__EXTRACTED TEXT__
Begin

Anja Kosan (born 12 December 2002) is a German rhythmic gymnast. She won silver in the senior team category at the 2022 World Championships.

Personal life 
In mid-2021 she moved from Berlin to Schmiden in Germany in order to train and study at the national gymnastics training centre, trying to achieve her dream of competing at the 2024 Olympic Games. "I didn't have to worry about finding accommodation either. I moved into a shared flat provided by the STB. The move was a little less stressful for me thanks to the help of my family. The new life at university was a bit difficult for me at first, as it is very different from school. In the meantime, however, I find my way around very well."

End

__GIVEN INFORMATION__
Begin

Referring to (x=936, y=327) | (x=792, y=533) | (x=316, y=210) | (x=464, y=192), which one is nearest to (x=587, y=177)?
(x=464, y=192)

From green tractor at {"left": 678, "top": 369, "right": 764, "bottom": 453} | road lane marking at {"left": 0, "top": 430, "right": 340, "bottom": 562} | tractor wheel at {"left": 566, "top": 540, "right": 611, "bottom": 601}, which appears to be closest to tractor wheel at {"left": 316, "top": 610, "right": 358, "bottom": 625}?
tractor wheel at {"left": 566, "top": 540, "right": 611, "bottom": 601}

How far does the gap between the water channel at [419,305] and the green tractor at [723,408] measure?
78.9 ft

End

__SHORT PROBLEM__
Drawing on the biography of Anja Kosan, explain in one to three sentences why she moved from Berlin to Schmiden in mid-2021.

__RESULT__
She moved to Schmiden to train and study at the national gymnastics training centre. She was working toward her dream of competing at the 2024 Olympic Games.